- [PASSAGE SHOWN]:
####
Take an 8-1 lead in the third inning yesterday against a team with the second-worst record in baseball, watch it shrink to 8-6 by the fourth and fall behind 9-8 in the seventh. Haven’t won by more than five runs in their first 31 games. Ten victories were decided by two runs or fewer. Three victories by three runs, including yesterday’s 13-10 slugfest that produced the Orioles’ seventh series win in a row.

Manager Brandon Hyde tries to laugh about it, but he also reminds everyone that it’s OK to win by a lot. The new Collective Bargaining Agreement doesn’t forbid it.

“It’s like going to the dentist a little bit,” Hyde told reporters yesterday.

A quote that belongs on … wait for it … a plaque.

* Left-hander Cionel Pérez has a long leash, but exactly what length are we talking about here?

Pérez was so good last season, and unexpectedly after he posted a 6.38 ERA and 1.708 WHIP in 25 appearances with the Reds in 2021 and averaged 7.5 walks per nine innings. He walked six batters in 6 1/3 innings with the Astros in 2020, and seven in 11 1/3 in 2018.
####
- [DATASET CONTENT]:
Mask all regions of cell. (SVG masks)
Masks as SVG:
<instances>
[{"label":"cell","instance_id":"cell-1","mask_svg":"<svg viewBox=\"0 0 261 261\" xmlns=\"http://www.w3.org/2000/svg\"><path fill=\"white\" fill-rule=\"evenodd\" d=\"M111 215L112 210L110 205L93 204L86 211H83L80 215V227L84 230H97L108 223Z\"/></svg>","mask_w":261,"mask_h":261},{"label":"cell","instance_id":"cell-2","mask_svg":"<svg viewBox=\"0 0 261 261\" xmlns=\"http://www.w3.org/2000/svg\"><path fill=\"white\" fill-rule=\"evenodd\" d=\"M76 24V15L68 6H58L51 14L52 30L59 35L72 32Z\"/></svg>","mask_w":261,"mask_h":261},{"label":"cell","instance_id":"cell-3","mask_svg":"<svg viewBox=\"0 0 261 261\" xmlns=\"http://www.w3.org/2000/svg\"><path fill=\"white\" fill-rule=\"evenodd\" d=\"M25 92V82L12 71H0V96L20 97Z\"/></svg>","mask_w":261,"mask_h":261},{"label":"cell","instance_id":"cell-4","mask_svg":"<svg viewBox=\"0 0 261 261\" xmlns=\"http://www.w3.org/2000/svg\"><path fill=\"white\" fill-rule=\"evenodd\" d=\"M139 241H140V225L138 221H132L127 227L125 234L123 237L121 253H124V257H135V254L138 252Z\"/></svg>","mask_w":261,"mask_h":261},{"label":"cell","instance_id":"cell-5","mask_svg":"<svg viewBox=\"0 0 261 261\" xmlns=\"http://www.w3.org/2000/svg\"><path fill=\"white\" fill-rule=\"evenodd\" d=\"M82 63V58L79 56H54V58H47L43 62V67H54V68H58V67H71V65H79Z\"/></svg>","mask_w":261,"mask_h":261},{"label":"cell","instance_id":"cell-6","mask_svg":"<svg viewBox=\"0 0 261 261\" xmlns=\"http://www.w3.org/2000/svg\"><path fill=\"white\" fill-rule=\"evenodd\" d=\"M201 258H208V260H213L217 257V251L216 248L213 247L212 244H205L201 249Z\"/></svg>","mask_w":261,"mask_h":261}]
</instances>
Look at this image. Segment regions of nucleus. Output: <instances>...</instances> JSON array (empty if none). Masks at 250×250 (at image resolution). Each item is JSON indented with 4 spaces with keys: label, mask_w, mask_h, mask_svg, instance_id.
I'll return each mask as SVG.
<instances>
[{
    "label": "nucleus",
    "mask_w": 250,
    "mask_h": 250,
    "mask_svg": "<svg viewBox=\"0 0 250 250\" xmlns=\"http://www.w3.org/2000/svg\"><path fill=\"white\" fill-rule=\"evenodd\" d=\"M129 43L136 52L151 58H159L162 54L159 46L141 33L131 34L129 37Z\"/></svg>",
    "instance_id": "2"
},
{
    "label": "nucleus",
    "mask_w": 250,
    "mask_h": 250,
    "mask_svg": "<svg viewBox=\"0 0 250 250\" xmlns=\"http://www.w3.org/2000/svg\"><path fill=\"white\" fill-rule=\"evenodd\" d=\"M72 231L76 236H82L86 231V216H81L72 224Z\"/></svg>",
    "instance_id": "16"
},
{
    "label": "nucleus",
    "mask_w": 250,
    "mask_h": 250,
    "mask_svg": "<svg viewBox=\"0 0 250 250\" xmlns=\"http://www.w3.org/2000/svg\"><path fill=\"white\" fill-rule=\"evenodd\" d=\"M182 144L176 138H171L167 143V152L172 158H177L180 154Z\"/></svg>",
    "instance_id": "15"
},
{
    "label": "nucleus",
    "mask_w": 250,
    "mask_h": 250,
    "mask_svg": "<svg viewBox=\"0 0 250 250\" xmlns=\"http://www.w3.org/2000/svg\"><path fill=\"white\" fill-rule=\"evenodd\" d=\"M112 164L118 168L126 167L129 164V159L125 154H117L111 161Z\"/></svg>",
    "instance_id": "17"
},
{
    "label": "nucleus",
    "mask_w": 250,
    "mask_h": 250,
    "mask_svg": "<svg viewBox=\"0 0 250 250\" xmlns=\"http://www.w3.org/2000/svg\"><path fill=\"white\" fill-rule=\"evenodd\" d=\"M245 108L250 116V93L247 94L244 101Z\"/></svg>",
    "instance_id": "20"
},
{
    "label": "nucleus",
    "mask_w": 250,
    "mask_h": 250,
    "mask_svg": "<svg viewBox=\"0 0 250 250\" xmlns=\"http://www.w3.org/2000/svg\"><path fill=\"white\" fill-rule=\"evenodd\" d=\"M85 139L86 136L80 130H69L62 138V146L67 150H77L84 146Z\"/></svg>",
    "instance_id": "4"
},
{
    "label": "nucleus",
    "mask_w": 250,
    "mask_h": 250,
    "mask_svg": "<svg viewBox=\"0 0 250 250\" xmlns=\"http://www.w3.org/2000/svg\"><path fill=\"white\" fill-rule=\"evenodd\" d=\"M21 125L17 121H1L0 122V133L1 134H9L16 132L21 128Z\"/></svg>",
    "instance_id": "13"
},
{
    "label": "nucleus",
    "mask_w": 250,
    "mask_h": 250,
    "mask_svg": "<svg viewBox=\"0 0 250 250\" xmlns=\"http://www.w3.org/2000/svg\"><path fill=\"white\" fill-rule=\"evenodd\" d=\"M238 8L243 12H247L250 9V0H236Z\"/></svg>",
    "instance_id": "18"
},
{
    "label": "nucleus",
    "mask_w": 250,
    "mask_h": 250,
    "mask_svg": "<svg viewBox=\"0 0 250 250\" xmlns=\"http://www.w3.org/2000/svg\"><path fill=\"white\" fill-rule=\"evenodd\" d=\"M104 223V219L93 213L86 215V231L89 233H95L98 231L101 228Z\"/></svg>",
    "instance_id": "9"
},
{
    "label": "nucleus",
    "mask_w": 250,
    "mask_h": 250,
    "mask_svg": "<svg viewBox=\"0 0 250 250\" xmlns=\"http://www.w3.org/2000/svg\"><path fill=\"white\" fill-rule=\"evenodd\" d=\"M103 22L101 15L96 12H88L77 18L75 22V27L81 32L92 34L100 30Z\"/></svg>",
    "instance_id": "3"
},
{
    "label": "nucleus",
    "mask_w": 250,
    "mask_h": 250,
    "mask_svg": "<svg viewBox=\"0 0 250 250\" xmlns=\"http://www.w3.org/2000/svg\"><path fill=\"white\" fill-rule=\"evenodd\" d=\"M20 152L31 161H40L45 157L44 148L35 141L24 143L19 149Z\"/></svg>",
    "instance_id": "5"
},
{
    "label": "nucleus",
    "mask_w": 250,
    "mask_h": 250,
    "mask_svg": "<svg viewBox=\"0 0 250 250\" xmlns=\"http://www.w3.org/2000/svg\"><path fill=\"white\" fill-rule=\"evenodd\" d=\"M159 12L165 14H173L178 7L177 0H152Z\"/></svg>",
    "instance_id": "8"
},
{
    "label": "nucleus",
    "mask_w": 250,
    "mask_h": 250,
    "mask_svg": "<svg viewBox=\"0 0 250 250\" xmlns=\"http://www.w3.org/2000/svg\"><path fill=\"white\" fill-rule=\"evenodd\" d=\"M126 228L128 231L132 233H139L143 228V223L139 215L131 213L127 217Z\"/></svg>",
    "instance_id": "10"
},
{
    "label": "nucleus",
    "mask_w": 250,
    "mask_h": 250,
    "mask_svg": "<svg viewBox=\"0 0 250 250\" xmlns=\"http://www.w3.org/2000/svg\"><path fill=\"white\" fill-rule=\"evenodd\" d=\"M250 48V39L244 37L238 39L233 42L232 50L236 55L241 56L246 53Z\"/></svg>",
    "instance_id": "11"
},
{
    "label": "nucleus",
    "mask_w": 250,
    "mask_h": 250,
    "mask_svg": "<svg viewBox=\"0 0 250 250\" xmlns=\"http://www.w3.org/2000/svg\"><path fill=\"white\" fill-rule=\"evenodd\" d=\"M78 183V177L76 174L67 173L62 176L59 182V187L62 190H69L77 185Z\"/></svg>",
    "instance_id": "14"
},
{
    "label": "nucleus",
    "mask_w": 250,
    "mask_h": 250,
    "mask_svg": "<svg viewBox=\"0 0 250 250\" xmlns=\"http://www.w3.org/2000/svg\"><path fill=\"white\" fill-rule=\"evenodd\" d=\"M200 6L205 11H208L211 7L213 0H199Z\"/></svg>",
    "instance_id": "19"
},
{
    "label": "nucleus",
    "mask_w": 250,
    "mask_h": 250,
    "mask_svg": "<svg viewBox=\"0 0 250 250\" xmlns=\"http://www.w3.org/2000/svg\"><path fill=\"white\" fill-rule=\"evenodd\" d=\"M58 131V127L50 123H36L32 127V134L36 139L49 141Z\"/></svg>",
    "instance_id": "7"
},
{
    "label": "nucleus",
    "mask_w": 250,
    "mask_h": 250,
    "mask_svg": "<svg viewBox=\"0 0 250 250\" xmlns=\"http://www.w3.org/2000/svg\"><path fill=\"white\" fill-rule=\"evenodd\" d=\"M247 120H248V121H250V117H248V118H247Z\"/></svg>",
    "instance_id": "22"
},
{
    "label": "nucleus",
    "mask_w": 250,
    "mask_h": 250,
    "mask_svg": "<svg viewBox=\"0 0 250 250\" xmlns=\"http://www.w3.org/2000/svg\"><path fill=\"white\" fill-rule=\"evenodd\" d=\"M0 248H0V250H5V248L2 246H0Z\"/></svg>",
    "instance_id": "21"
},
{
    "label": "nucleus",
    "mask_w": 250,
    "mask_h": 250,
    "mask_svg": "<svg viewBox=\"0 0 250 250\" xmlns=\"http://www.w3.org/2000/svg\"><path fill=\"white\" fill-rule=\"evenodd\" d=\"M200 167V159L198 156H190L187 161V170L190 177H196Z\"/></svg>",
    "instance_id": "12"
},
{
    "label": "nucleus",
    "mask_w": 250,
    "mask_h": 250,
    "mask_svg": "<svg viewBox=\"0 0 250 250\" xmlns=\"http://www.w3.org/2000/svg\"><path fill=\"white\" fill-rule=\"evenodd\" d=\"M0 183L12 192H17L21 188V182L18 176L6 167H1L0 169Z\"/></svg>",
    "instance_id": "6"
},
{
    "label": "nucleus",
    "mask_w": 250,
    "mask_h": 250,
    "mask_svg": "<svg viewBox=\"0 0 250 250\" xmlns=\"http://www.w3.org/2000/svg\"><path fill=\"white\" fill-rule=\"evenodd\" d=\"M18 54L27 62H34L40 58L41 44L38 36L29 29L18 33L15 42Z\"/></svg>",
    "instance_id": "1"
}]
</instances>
####
- [REQUIRED TASKS]:
1. Name every Major League Baseball team mentioned in the passage on the Orioles.
2. From the passage on the Orioles, extract verbatim the part from "Manager Brandon Hyde" up to and including "doesn’t forbid it.".
The records play no part in this work.

- [ANSWERS BY TASK]:
1. Orioles, Reds, Astros

2.
Manager Brandon Hyde tries to laugh about it, but he also reminds everyone that it’s OK to win by a lot. The new Collective Bargaining Agreement doesn’t forbid it.